Qu’on le veuille ou non, les déchets nucléaires sont là. Pourquoi ne pas encourager leur recyclage ?
L’industrie veut nous faire croire qu’elle recycle ses déchets radioactifs mais c’est du pur greenwashing. Les chiffres parlent d’eux-mêmes : seule une infime partie (à peine 1%) des « matières » produites chaque année est réellement réutilisée. Le reste s’entasse un peu partout en France.
Non seulement la filière nucléaire ne sait pas recycler les déchets radioactifs, mais le processus chimique de « retraitement » génère même plus de déchets, dont les plus radioactifs, et des matières très dangereuses comme le plutonium. C’est une véritable aberration. La filière nucléaire est malhonnête en entretenant le mythe du recyclage. Ces quantités de déchets radioactifs sont malheureusement bien là et ce n’est pas en faisant l’autruche qu’on réglera le problème.
Alors qu’une renationalisation du nucléaire d’EDF est envisagée, quelles seraient les conséquences d’une meilleure comptabilisation de tous les déchets radioactifs ?
Qui dit plus de déchets dit forcément plus de coûts à financer. Selon nos estimations, le surcoût de cette montagne cachée de déchets nucléaires représente au moins 15 milliards d’euros pour EDF, principal producteur de matières et déchets radioactifs. La facture est déjà très salée et va continuer d’augmenter : environ 3,3 milliards d’euros de plus chaque année en moyenne pour l’ensemble de la filière nucléaire, si on se base sur l’évolution des coûts des années précédentes. Comment est-ce qu’EDF va faire face alors que l’entreprise est déjà lourdement endettée ? Les citoyens sont en droit de savoir car c’est eux qui vont en payer le prix sur le long terme, vivre à côté de ces déchets, ou financer leur stockage via leurs impôts.
La cour des comptes a elle même pointé du doigt l’opacité et les coûts sous-estimés des déchets nucléaires. Nous lançons le même cri d’alerte. La question se pose d’autant plus que l’Etat s’apprête à renationaliser les activités nucléaires d’EDF. Nous demandons une opération transparence sur les coûts des déchets pour savoir exactement combien cela coûtera à l’État et aux contribuables.
On fait quoi de ces déchets radioactifs, du coup ?
Rien n’est prévu pour l’instant ! Ces montagnes de déchets nucléaires, où va-t-on les stocker ? Il faudrait par exemple d’ores et déjà doubler les dimensions de la zone destinée aux déchets les plus radioactifs (HA-VL) de Cigéo, le projet très controversé d’enfouissement profond à Bure. Il faudrait aussi trouver d’autres sites de stockage en France. Or qui a envie d’avoir une décharge de déchets radioactifs près de chez soi ?

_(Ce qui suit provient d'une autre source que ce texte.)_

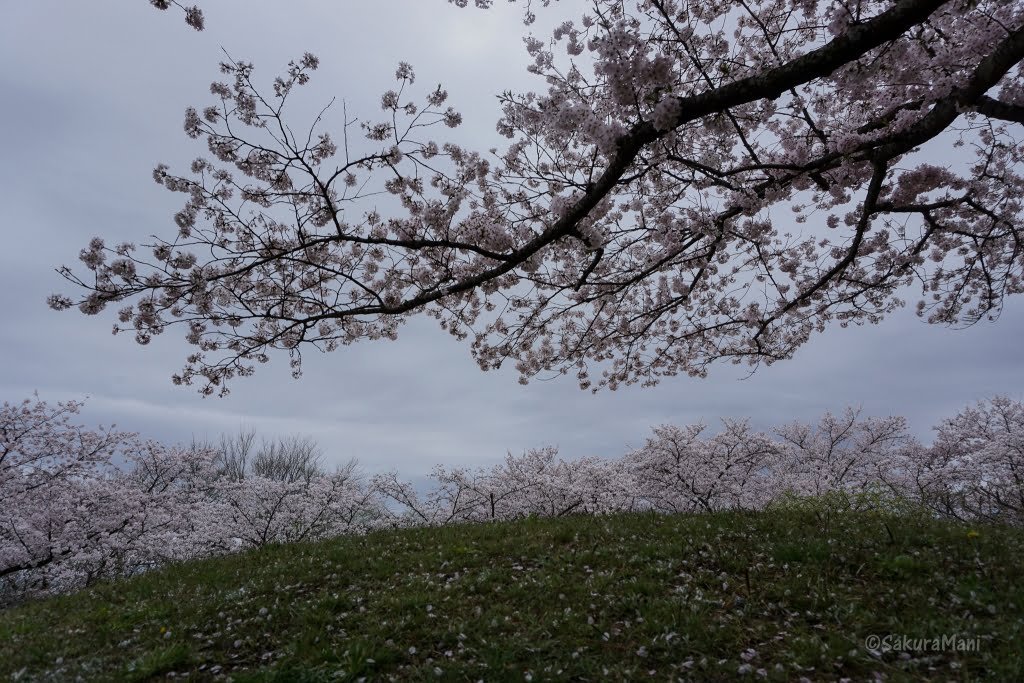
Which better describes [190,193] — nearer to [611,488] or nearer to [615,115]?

L’industrie nucléaire continue de nier le problème, qui remet en cause l’ensemble de son modèle économique. La première chose à faire serait au moins de cesser de produire ces déchets nucléaires : cela ne se fera pas du jour au lendemain, d’où l’urgence de planifier la fermeture des réacteurs nucléaires. Il faut aussi faire toute la transparence sur les quantités réelles de déchets, leur nature et les moyens nécessaires pour les gérer.